**SOURCE PASSAGE**
* * * * * * * * *

You may need to operate using subselects... So that you can specify
something like

where abs(s1.x -s2.x) < tolerance or abs(s1.y-s2.y) < tolerance
and (s1.a = s2.a ... s1.d = s2.d)

s1/s1 are the subselects (you may need a primary key <> primary key to
avoid having it output a record where the two subselects are for the SAME
record -- or maybe not, since you /do/ want that record also output). Going
to be a costly query since you are basically doing

foreach r1 in s1
foreach r2 in s2
emit r2 when...

--
Wulfraed Dennis Lee Bieber AF6VN
wlfraed@ix.netcom.com HTTP://wlfraed.home.netcom.com/

== 5 of 10 ==
Date: Sun, Jan 12 2014 3:27 pm
From: Chris Angelico

On Mon, Jan 13, 2014 at 6:23 AM, Larry Martell <larry.martell@gmail.com> wrote:
> I have an python app that queries a MySQL DB. The query has this form:
>
> SELECT a, b, c, d, AVG(e), STD(e), CONCAT(x, ',', y) as f
> FROM t
> GROUP BY a, b, c, d, f
>
> x and y are numbers (378.18, 2213.797 or 378.218, 2213.949 or
> 10053.490, 2542.094).
>
> The business issue is that if either x or y in 2 rows that are in the
> same a, b, c, d group are within 1 of each other then they should be
> grouped together. And to make it more complicated, the tolerance is
> applied as a rolling continuum. For example, if the x and y in a set
> of grouped rows are:
>
> row 1: 1.5, 9.5
> row 2: 2.4, 20.8
> row 3: 3.3, 40.6
> row 4: 4.2, 2.5
> row 5: 5.1, 10.1
> row 6: 6.0, 7.9
> row 7: 8.0, 21.0
> row 8: 100, 200
>
> 1 through 6 get combined because all their X values are within the
> tolerance of some other X in the set that's been combined. 7's Y value
> is within the tolerance of 2's Y, so that should be combined as well.
> 8 is not combined because neither the X or Y value is within the
> tolerance of any X or Y in the set that was combined.

Trying to get my head around this a bit more. Are columns a/b/c/d
treated as a big category (eg type, brand, category, model), such that
nothing will ever be grouped that has any difference in those four
columns? If so, we can effectively ignore them and pretend we have a
table with exactly one set (eg stick a WHERE clause onto the query
that stipulates their values). Then what you have is this:

* Aggregate based on proximity of x and y
* Emit results derived from e

Is that correct?

So here's my way of writing it.

* Subselect: List all values for x, in order, and figure out which
ones are less than the previous value plus one
* Subselect: Ditto, for y.
* Outer select: Somehow do an either-or group. I'm not quite sure how
to do that part, actually!

A PGSQL window function would cover the two subselects - at least, I'm
fairly sure it would. I can't quite get the whole thing, though; I can
get a true/false flag that says whether it's near to the previous one
(that's easy), and creating a grouping column value should be possible
from that but I'm not sure how.

* * * * * * * * *

**LISTED RECORDS**

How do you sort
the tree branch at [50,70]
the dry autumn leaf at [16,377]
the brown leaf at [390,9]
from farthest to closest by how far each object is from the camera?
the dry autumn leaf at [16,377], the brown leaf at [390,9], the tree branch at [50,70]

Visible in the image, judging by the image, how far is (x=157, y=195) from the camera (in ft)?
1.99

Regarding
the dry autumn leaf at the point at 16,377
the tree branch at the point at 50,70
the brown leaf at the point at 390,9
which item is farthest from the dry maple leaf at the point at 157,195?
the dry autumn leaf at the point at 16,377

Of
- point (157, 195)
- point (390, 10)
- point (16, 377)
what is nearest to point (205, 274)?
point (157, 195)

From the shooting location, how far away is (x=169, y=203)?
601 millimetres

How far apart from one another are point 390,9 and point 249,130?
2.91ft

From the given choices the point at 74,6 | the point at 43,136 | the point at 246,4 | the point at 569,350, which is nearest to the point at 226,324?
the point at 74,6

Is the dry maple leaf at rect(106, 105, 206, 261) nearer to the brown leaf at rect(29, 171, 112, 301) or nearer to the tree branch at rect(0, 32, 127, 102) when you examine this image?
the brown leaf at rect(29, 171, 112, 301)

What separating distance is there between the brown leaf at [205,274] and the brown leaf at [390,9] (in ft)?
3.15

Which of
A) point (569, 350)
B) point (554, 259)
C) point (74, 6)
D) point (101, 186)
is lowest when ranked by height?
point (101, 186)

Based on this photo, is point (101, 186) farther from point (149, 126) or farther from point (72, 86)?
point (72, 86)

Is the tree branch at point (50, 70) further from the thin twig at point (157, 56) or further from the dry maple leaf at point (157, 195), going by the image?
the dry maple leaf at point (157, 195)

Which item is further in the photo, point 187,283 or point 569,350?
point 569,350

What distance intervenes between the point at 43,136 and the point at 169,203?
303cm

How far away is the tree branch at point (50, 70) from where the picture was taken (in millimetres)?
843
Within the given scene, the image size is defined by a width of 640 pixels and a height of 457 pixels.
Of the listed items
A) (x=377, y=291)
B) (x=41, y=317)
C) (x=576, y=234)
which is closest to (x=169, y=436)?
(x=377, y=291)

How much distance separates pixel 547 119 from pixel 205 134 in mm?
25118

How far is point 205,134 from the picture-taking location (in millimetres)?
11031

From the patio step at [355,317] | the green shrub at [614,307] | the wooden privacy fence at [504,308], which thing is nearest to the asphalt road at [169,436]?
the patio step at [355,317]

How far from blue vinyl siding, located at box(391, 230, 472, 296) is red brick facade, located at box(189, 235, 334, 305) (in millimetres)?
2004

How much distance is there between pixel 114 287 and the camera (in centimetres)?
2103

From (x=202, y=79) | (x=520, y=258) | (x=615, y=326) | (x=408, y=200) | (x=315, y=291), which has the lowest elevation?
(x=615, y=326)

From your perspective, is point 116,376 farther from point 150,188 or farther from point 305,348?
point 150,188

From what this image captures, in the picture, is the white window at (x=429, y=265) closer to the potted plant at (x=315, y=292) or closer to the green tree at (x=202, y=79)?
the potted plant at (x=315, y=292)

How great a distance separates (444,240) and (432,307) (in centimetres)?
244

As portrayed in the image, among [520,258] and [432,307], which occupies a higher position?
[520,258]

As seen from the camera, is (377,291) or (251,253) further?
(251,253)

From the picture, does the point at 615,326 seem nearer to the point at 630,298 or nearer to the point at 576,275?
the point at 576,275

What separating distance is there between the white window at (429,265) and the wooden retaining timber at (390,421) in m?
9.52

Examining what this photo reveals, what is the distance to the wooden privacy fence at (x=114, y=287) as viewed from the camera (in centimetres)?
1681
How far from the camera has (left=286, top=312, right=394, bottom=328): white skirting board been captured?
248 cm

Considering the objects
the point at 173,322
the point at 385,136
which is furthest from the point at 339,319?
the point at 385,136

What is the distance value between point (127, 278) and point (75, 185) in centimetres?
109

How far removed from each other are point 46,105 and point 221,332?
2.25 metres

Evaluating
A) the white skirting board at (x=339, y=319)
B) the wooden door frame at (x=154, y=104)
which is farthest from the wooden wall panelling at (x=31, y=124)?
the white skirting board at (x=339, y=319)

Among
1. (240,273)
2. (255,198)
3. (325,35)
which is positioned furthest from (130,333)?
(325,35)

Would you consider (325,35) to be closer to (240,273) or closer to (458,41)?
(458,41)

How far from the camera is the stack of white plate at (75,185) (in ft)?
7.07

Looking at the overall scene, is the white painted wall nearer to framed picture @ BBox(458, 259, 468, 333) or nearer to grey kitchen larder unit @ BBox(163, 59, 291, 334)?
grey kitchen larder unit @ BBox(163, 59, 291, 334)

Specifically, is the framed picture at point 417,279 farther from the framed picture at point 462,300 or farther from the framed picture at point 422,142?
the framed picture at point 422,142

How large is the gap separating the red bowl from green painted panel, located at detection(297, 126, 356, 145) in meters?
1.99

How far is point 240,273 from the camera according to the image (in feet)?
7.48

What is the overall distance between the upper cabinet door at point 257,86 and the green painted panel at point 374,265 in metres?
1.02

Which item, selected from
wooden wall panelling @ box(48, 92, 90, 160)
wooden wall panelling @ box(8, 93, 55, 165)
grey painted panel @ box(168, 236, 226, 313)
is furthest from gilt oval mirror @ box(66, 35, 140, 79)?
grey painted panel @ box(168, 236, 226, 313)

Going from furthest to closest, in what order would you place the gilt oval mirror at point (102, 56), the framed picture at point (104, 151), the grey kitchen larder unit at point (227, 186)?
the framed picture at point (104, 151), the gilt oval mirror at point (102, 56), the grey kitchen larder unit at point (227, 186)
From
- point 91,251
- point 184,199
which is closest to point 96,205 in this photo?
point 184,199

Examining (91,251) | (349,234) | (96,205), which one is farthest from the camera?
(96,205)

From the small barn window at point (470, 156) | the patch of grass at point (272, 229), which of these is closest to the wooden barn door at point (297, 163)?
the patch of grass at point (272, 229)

* * * * * * * * *

**CHALLENGES**
1. In the forum thread on grouping MySQL rows by tolerance, list every column named in the GROUP BY clause of the quoted query.
2. Write what comes next in the forum thread on grouping MySQL rows by tolerance, picking up right after its final sentence.

**RESPONSES IN ORDER**
1. a, b, c, d, f

2.
But an either-or grouping is a bit trickier. The best I can think of
is to collect all the y values for each group of x values, and then if
any two groups 'overlap' (ie have points within 1.0 of each other),
merge the groups. That's going to be seriously tricky to do in SQL, I
think, so you may have to go back to Python on that one.

My analysis suggests that, whatever happens, you're going to need
every single y value somewhere. So it's probably not worth trying to
do any grouping/aggregation in SQL, since you need to further analyze
all the individual data points. I can't think of any way better than
just leafing through the whole table (either in Python or in a stored
procedure - if you can run your script on the same computer that's
running the database, I'd do that, otherwise consider a stored
procedure to reduce network transfers) and building up mappings.

Of course, "I can't think of a way" does not equate to "There is no
way". There may be some magic trick that I didn't think of, or some
arcane incantation that gets what you want. Who knows? If you can
produce an ASCII art Mandelbrot set [1] in pure SQL, why not this!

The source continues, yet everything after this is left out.